**HOW TO COMPLETE THIS TASK:** Restate word for word every line from the top of the data below down through the line that holds "Growth_Potential_Cover_Flat300x330".
++++ DATA FOR THIS EXERCISE ++++
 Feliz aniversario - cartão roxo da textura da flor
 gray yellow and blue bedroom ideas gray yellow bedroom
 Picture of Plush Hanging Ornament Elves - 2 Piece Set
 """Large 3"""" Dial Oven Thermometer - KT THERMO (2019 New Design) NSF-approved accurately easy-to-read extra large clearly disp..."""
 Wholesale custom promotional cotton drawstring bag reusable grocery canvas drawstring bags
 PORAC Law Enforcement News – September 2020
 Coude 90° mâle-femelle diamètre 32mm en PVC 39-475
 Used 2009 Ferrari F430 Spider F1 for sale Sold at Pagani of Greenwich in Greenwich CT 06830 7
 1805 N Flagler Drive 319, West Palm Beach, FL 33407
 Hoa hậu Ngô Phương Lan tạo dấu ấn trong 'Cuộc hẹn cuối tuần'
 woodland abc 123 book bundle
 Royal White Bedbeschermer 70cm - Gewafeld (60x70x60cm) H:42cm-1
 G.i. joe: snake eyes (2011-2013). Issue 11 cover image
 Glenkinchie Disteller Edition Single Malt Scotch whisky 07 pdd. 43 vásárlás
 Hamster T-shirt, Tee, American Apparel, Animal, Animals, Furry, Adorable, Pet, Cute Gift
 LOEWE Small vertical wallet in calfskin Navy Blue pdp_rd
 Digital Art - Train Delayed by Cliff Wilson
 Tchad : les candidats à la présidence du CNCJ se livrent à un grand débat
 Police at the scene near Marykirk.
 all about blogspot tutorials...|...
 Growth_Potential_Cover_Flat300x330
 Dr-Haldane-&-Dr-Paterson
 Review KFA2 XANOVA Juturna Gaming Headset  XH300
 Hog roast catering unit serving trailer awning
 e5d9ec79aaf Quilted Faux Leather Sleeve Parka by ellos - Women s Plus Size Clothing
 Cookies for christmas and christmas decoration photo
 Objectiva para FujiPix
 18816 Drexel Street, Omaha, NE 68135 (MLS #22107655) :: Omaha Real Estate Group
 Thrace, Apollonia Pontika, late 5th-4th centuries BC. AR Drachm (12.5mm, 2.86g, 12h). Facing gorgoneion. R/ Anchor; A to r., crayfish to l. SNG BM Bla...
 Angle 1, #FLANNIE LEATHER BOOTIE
++++
**RESPONSE FOR THIS EXERCISE:**
 Feliz aniversario - cartão roxo da textura da flor
 gray yellow and blue bedroom ideas gray yellow bedroom
 Picture of Plush Hanging Ornament Elves - 2 Piece Set
 """Large 3"""" Dial Oven Thermometer - KT THERMO (2019 New Design) NSF-approved accurately easy-to-read extra large clearly disp..."""
 Wholesale custom promotional cotton drawstring bag reusable grocery canvas drawstring bags
 PORAC Law Enforcement News – September 2020
 Coude 90° mâle-femelle diamètre 32mm en PVC 39-475
 Used 2009 Ferrari F430 Spider F1 for sale Sold at Pagani of Greenwich in Greenwich CT 06830 7
 1805 N Flagler Drive 319, West Palm Beach, FL 33407
 Hoa hậu Ngô Phương Lan tạo dấu ấn trong 'Cuộc hẹn cuối tuần'
 woodland abc 123 book bundle
 Royal White Bedbeschermer 70cm - Gewafeld (60x70x60cm) H:42cm-1
 G.i. joe: snake eyes (2011-2013). Issue 11 cover image
 Glenkinchie Disteller Edition Single Malt Scotch whisky 07 pdd. 43 vásárlás
 Hamster T-shirt, Tee, American Apparel, Animal, Animals, Furry, Adorable, Pet, Cute Gift
 LOEWE Small vertical wallet in calfskin Navy Blue pdp_rd
 Digital Art - Train Delayed by Cliff Wilson
 Tchad : les candidats à la présidence du CNCJ se livrent à un grand débat
 Police at the scene near Marykirk.
 all about blogspot tutorials...|...
 Growth_Potential_Cover_Flat300x330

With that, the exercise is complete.